We explain what physiology is and some main characteristics of this science. Also, the types of physiology that exist.
Physiology focuses its study on the organs of living beings and their functions.What is Physiology?
Physiology (from the Greek physiology, knowledge of the nature) is the science that is in charge of knowing and analyzing the functions of living beings. From the meeting of the principles proposed by the other exact sciences (physical, chemistry, biology), is discipline gives meaning to the relationships between the elements that give life to the living being.
The basic unit of living beings is the cellWithin it are the components that determine its characteristics and functions. As the cellular structure becomes more complex, the functions expand. Physiology, for this reason, is fundamental in its relationship with all parts of medicine, especially with anatomy.
While the second deals with the conformation of the individual (of animals, Humans, plants, etc.), physiology is concerned with the functions they fulfill.
The origins of physiology go back many centuries before Christ, when the Greeks used the term to speak of the "rules or logic that governs life." The figure of Aristotle signified a fundamental transformation in the matter, and proposed a new conception of philosophy and of the happiness human. Aristotle interpreted the Hippocratic precedents of medicine, and understood that everything that exists is composed of matter and form.

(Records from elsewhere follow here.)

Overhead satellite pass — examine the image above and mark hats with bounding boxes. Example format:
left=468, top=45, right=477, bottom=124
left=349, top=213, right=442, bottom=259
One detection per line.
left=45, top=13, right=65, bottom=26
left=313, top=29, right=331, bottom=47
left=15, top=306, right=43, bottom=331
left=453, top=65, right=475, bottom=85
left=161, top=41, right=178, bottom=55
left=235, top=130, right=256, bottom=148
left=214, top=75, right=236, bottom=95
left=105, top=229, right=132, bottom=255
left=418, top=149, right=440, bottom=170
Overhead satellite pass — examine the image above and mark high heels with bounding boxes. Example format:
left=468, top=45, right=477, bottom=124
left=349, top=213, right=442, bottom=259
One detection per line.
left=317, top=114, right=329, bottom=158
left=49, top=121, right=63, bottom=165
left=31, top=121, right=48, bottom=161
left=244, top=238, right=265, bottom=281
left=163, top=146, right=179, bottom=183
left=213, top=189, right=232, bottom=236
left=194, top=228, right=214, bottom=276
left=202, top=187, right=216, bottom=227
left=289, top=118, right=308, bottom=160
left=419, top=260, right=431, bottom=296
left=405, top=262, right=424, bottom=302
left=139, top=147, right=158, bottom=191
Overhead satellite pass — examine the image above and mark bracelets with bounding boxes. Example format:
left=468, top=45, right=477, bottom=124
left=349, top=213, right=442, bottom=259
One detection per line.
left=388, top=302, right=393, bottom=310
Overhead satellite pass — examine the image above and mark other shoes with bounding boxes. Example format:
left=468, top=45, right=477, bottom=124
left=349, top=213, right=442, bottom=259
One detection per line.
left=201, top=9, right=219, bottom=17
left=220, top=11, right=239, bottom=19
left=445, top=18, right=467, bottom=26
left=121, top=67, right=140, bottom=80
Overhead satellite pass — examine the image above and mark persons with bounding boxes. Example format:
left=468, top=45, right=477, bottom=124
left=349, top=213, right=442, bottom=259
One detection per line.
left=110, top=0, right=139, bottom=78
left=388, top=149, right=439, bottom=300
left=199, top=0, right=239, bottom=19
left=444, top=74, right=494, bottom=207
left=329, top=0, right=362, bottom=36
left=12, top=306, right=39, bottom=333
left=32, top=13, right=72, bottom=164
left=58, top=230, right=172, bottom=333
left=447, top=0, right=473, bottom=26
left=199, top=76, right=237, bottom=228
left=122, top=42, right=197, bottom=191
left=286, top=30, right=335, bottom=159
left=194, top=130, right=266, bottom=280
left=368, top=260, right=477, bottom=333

Jean Fernel used the concept of physiology to talk about the discipline that studies the functioning of living beings. The existence of a scientific method produced substantial advances in the matter, with experiments carried out in most cases on animals. Claude Bernard believed physiological science as the knowledge of the causes of the phenomena of life in a normal state. He gave importance to experimentation and the fact that theories are contradicting and reformulating each other.
The interactions carried out between the parts of the body are governed by laws that are not totally autonomous, but rather the opposite: they are about physical, meteorological or environmental issues. electricity. If all the functions of the body have to be in balance, physiology will have a lot to do with that state, called homeostasis.
One could mention and characterize a physiology for each of the functions that the human body has, but only a few will be mentioned below, which stand out for their importance:
- Cardiac physiology. He has managed to divide the heart as a single organ that has two different systems, one left and one right. The physiology of the heart has managed to understand the movements systole and diastole, heart rate (with which it was possible to determine the issues of tachycardia and bradycardia), anaerobic metabolism and hypertension.
- Respiratory physiology. It is the one that deals precisely with that device, the one in charge of providing the body with a sufficient amount of oxygen. It will then be the circulatory system the one in charge of transport in hemoglobin or plasma. The respiratory movement was understood as the combination of inspiration (the air reaching the alveoli) and expiration (the air flowing out through Pressure in the respiratory tract).
- Reproduction physiology. It is understood as the set of structures of the body that make possible the reproduction, and therefore the conservation of the species, as well as its operation. This is not the same in men and women, each having its own uniqueness.
- Physiology of the locomotor system. Takes care of bones, tendons, muscles, joints, among others.